= Working data =

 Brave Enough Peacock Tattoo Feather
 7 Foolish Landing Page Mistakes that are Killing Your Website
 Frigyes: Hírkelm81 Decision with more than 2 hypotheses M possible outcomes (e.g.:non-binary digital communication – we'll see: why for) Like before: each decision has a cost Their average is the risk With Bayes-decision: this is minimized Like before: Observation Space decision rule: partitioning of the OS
---
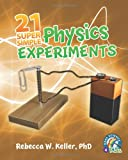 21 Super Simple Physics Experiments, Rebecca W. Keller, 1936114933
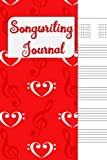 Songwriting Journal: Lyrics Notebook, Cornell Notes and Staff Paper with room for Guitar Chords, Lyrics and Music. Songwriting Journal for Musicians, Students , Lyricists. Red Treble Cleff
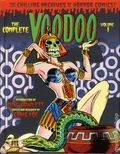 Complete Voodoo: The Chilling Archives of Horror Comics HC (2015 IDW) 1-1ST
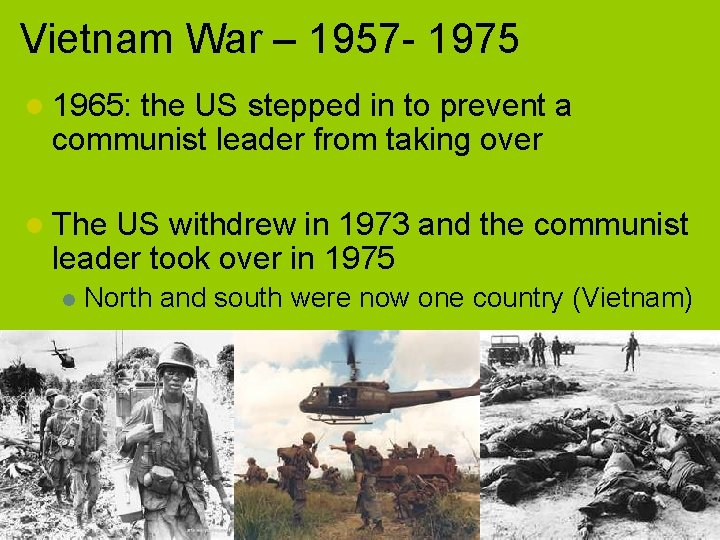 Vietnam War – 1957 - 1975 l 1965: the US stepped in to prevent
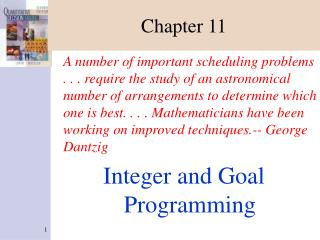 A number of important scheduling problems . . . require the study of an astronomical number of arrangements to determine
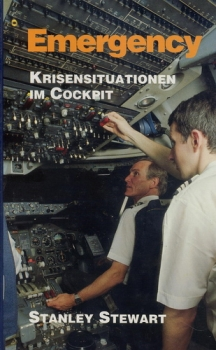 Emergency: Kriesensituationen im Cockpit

= Exercise objective =
Within the material above, transcribe exactly the lines that run from the line holding "Brave Enough Peacock Tattoo Feather" through the line holding "Frigyes: Hírkelm81 Decision".

= Completed task =
 Brave Enough Peacock Tattoo Feather
 7 Foolish Landing Page Mistakes that are Killing Your Website
 Frigyes: Hírkelm81 Decision with more than 2 hypotheses M possible outcomes (e.g.:non-binary digital communication – we'll see: why for) Like before: each decision has a cost Their average is the risk With Bayes-decision: this is minimized Like before: Observation Space decision rule: partitioning of the OS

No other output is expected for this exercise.